[start DOCUMENT EXTRACT]
Nowhere is this more apparent perhaps than in its thriving music scene, where a staggering average of 130 music events every week has helped produce bands such as Franz Ferdinand, Snow Patrol and Travis.

The petulant Mancunian duo of Oasis were also discovered here, it is said, and at one of Glasgow’s most famous music venues, the fabulously-named King Tut’s Wah Wah Hut, a young manager explained to me the secret of how Glasgow’s music scene is so flourishing: “Everyone’s a f**king critic here. They watch some new band and say: ‘That’s crap! I could do better than that’. And so they pick up a guitar and they do. It’s like this great competitive spirit!”

But while fierce one-upmanship may be the answer to its musical successes, it was only on visits to places such as the Briggait, Glasgow’s old fish market now refashioned into state-of-the-art painters’ studios, that I really began to see a bigger picture of how Glasgow successfully encourages and even cross-pollinates all of its arts and strengths.

NO WONDERthen that it has so much to boast about these days: European City of Culture in 1990. Second biggest shopping capital after London. Only the third city in Europe after Seville and Bologna to be named a Unesco city of music in 2008. And now the Commonwealth Games scheduled for 2014, for which hotel-occupancy will finally outstrip even Edinburgh.

The result, when you step back and take a look, is a quite astonishing and inspiring rejuvenation story. A city that not only overcame a violent, hard-drinking image of slums, gangs, and industrial dereliction, but re-emerged from it as one of the great cultural cities of Europe.
[end DOCUMENT EXTRACT]
=== INSTRUCTIONS TO FOLLOW ===
Copy out the full passage about Glasgow's music and arts scene word for word.
[start GIVEN DATA]
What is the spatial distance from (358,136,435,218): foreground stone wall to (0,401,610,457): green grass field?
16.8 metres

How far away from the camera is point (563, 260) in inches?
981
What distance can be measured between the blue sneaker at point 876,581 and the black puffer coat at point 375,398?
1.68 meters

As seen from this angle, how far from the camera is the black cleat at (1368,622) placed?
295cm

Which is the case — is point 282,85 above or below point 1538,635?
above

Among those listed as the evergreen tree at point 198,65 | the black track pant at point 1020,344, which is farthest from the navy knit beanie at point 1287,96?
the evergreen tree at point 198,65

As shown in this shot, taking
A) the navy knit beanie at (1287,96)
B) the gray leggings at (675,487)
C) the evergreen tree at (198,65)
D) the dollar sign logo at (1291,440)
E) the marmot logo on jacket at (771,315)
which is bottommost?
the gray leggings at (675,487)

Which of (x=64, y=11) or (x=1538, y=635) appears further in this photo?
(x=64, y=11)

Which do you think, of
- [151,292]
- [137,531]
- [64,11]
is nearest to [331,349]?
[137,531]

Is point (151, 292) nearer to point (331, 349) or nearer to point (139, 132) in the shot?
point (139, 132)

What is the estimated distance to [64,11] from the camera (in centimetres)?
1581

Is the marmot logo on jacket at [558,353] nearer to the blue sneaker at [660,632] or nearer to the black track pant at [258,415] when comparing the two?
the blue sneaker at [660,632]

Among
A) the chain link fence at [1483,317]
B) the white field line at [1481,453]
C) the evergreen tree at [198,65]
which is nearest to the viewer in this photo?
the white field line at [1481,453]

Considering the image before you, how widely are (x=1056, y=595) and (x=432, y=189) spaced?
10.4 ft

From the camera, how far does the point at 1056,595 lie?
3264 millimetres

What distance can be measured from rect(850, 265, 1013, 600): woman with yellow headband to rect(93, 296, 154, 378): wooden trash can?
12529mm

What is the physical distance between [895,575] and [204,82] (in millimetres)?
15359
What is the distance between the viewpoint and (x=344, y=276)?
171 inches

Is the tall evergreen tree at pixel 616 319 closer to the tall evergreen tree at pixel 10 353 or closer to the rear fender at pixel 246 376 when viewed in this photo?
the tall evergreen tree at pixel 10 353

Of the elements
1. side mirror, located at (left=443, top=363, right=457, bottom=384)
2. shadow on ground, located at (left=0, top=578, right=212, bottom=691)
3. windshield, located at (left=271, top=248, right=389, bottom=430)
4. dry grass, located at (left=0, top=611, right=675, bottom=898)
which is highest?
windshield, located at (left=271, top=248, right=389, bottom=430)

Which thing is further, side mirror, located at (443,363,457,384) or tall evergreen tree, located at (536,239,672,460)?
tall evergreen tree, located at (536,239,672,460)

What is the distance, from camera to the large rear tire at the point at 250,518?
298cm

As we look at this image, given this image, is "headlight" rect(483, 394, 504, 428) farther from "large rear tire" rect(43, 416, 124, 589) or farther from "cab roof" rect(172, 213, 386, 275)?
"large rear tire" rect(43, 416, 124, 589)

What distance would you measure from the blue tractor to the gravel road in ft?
[end GIVEN DATA]
=== RESPONSE TO THE TASK ===
Nowhere is this more apparent perhaps than in its thriving music scene, where a staggering average of 130 music events every week has helped produce bands such as Franz Ferdinand, Snow Patrol and Travis.

The petulant Mancunian duo of Oasis were also discovered here, it is said, and at one of Glasgow’s most famous music venues, the fabulously-named King Tut’s Wah Wah Hut, a young manager explained to me the secret of how Glasgow’s music scene is so flourishing: “Everyone’s a f**king critic here. They watch some new band and say: ‘That’s crap! I could do better than that’. And so they pick up a guitar and they do. It’s like this great competitive spirit!”

But while fierce one-upmanship may be the answer to its musical successes, it was only on visits to places such as the Briggait, Glasgow’s old fish market now refashioned into state-of-the-art painters’ studios, that I really began to see a bigger picture of how Glasgow successfully encourages and even cross-pollinates all of its arts and strengths.

NO WONDERthen that it has so much to boast about these days: European City of Culture in 1990. Second biggest shopping capital after London. Only the third city in Europe after Seville and Bologna to be named a Unesco city of music in 2008. And now the Commonwealth Games scheduled for 2014, for which hotel-occupancy will finally outstrip even Edinburgh.

The result, when you step back and take a look, is a quite astonishing and inspiring rejuvenation story. A city that not only overcame a violent, hard-drinking image of slums, gangs, and industrial dereliction, but re-emerged from it as one of the great cultural cities of Europe.